Guzmán sentenciado: El nacimiento de la picaresca y la retórica legal en tiempos de Felipe II
Guerrero Ayala, Leon
:
2016-12-13
Abstract
My dissertation addresses the legal, philosophical, theological, social, intellectual, and literary framework around Mateo Alemán’s Guzmán de Alfarache (1599, 1604), which heavily influenced a large number of writers in and out of Spain. I demonstrate that political events caused a series of extreme governmental measures that impacted Spanish society and questioned everyday conceptions of the role of the individual in society. The ontological and legal conflicts that Mateo Aleman recreated in Guzmán de Alfarache are the driving force of the narrative action. Mateo Alemán´s recreation of the topic of Fortune launches the protagonist through a series of adventures that thrust him into a life sentence in the galleys. The whims of fortune set in motion the constant social and economic turmoil represented in the novel. This chaos creates the social imbalance that surrounds and consequently marginalizes Guzmán and numerous other characters.

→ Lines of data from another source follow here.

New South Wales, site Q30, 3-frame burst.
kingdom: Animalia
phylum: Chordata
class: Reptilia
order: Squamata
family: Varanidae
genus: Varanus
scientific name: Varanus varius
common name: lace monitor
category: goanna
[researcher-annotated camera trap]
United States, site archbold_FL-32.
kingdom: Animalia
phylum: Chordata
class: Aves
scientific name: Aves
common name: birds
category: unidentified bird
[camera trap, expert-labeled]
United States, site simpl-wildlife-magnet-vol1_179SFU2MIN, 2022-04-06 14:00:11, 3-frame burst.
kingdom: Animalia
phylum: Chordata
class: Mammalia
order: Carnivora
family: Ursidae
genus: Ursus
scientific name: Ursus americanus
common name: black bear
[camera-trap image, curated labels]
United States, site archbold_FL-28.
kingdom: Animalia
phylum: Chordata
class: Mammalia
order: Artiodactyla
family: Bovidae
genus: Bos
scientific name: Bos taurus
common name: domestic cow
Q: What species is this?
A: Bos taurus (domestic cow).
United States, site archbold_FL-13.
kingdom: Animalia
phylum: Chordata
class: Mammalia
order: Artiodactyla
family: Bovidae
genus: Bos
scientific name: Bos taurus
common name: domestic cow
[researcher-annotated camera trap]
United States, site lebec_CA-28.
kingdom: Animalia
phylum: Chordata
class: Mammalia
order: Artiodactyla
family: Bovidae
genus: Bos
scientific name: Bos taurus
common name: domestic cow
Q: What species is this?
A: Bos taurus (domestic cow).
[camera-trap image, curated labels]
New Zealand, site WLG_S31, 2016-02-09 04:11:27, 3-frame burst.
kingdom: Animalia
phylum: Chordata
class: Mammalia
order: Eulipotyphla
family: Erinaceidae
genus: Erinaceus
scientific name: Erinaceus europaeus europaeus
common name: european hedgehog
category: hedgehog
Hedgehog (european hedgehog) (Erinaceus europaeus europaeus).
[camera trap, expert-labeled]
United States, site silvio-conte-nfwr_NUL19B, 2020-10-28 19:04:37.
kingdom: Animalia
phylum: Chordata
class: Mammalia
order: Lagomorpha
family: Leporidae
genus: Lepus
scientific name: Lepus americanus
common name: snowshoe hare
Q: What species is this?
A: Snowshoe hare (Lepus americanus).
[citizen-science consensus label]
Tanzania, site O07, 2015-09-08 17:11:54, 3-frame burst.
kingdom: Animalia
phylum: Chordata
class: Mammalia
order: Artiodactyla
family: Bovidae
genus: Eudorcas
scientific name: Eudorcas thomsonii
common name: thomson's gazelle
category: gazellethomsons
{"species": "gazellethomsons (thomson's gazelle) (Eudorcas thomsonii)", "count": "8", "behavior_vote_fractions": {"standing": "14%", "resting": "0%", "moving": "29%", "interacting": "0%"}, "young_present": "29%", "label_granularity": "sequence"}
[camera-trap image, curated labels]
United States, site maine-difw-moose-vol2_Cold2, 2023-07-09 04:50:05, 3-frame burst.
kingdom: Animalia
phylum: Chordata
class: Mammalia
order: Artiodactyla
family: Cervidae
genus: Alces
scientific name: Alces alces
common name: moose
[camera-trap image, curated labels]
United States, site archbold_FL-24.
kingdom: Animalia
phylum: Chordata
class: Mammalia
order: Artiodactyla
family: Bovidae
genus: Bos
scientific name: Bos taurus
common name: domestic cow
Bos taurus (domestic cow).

A persistent questioning of legitimacy of state power is in dialog with the fragile standing of the individual in premodern Spanish society. A scenery of fear, persecution, and punishment emerges from the conflict between the picaro and the malfunctioning society. I reconstruct the legal and judicial landscape that prevailed during the last years of the sixteenth century in Spain. I emphasize the parallel between the sociopolitical turbulence during the reign of Philip II and that in Mateo Alemán's masterpiece.